De todas maneras, mi vida debía continuar, así que fui al trabajo todos los días, como de costumbre, y al regresar procuraba desviar la vista para no presenciar el desmembramiento del pobre pájaro buscando su pico rojo. No lo lograba, aunque cerrara los ojos, la imagen seguía ahí. Procuraba descansar, pero la imagen persistía, amenazante, perversa, como si quisiera darme un mensaje de advertencia. Yo no lograba descifrar qué me pasaba, tal vez era mejor eliminar la cafeína de mi dieta, hacer más ejercicio, pasar menos tiempo en casa. Era probable que el espacio me estuviera volviendo loco. Buscaría un lugar para mudarme cuanto antes.
Mi contrato terminaba en seis meses, por lo que si me iba, perdería mi garantía. Pero nada valía más que mi cordura. Mientras buscaba algún sitio que se ajustara a mi presupuesto, los tonos del cuadro empezaban a cambiar, las hojas desaparecían en un verde pantanoso y todo lo que quedaba era el fragmento del pájaro, ese pico, cada vez más filudo, que amenazaba con romper el cuadro.
Finalmente había encontrado el lugar y llegó el día de la mudanza. Empaqué todas mis cosas, pero no podía irme así nada más, sentía el deber de destruir el cuadro para que ese pico no me persiguiera. Cuidadosamente, tomé el desarmador que había utilizado para desarmar mi cama y rasgué el lienzo, lo partí por la mitad, separando por siempre al pájaro de la jungla ―que quizás era una jaula― pero no había atinado a destruir el pico, seguía ahí, completo, intacto. Cómo hubiera deseado tener unas tijeras, pero ya no quedaba tiempo. Debía empacar toda la evidencia y partir antes de que la casera volviera y se percatara de la ausencia del cuadro de su hija.
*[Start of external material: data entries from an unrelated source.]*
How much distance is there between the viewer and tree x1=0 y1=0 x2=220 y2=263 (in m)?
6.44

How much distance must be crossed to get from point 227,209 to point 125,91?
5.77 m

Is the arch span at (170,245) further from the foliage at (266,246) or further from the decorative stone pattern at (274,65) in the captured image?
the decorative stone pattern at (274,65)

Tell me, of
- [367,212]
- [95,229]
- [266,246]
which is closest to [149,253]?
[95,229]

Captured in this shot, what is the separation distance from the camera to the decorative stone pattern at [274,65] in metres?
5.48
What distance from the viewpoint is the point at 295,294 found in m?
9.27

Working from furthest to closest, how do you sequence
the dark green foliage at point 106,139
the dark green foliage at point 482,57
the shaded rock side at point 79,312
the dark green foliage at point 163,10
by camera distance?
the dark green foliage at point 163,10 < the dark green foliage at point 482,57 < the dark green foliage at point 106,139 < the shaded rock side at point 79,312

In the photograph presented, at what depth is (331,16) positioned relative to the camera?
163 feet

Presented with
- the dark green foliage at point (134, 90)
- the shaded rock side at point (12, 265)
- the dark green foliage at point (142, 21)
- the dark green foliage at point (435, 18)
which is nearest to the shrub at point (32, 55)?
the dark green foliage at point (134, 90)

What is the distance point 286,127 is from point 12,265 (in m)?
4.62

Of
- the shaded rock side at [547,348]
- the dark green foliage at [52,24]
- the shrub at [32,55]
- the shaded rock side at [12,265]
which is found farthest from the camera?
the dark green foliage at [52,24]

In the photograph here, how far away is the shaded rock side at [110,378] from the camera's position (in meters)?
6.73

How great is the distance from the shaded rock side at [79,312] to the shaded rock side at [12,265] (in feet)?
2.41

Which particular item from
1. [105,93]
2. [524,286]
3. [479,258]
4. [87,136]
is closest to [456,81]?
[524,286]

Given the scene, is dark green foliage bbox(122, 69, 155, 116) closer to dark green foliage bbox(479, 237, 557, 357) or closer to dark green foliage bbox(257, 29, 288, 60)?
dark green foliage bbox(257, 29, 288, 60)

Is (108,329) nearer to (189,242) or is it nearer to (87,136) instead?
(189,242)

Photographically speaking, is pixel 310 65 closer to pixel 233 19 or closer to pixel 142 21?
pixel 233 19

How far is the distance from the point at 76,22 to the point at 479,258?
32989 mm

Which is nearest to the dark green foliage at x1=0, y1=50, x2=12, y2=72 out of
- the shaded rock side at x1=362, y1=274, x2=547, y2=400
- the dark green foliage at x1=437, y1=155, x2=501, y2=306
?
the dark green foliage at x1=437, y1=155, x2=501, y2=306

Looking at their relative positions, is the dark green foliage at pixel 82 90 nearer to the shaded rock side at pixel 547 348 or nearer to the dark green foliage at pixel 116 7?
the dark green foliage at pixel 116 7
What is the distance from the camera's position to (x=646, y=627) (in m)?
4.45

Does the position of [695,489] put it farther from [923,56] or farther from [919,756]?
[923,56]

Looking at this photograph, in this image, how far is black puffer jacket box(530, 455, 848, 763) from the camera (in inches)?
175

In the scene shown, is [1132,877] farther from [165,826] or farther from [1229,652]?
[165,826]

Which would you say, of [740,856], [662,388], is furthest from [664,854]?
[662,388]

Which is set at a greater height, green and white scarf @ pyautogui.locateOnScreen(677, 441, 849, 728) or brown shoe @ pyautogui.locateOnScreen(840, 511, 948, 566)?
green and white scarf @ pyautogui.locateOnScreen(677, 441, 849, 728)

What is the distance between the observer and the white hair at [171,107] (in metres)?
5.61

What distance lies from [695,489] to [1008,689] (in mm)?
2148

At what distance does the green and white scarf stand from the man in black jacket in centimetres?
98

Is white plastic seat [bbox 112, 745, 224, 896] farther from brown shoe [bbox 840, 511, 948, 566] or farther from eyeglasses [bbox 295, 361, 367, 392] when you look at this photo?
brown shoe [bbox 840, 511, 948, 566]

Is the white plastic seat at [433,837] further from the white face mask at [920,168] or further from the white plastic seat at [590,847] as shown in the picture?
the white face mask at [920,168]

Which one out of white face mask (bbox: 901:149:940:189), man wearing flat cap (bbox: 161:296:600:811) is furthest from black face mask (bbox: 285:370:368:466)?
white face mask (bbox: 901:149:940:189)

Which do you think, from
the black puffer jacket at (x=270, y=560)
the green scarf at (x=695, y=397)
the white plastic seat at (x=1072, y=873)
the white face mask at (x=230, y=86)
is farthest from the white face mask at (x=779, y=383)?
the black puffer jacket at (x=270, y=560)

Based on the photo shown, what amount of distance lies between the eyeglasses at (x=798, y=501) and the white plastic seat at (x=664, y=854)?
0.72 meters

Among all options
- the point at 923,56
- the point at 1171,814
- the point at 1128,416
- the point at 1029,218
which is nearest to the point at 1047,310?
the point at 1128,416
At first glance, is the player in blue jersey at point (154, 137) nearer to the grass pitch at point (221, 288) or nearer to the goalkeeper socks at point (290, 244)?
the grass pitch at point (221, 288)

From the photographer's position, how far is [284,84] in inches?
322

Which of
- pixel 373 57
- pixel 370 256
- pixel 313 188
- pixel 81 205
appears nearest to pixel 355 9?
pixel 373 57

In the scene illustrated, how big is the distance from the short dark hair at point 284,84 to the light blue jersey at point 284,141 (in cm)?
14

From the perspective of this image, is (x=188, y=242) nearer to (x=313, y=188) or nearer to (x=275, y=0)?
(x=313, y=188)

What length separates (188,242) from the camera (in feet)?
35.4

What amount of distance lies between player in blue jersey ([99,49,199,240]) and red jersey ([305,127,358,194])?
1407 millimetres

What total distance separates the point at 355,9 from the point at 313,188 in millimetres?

Estaba decidido, una vez cruzada la puerta, desaparecería, sin dejar rastro ni contacto, cambiaría mi número o sencillamente dejaría de contestar. Consideré cambiar mi identidad, pero un atisbo de cordura volvió a mí. Esa pobre viejita no asociaría mi partida a la desaparición del cuadro, dejaría la puerta abierta para simular que alguien ha podido entrar a robar las cosas y al no encontrar nada de valor, se llevaría el cuadro, seguramente valioso por su nivel de abstracción.
Saqué mi maleta, dejé las bolsas de basura que contenían el cuadro roto afuera de mi nuevo edificio y pude divisar un filo puntiagudo que destacaba en medio de la bolsa, amenazando con romperla, de la misma forma en la que había roto mi cordura.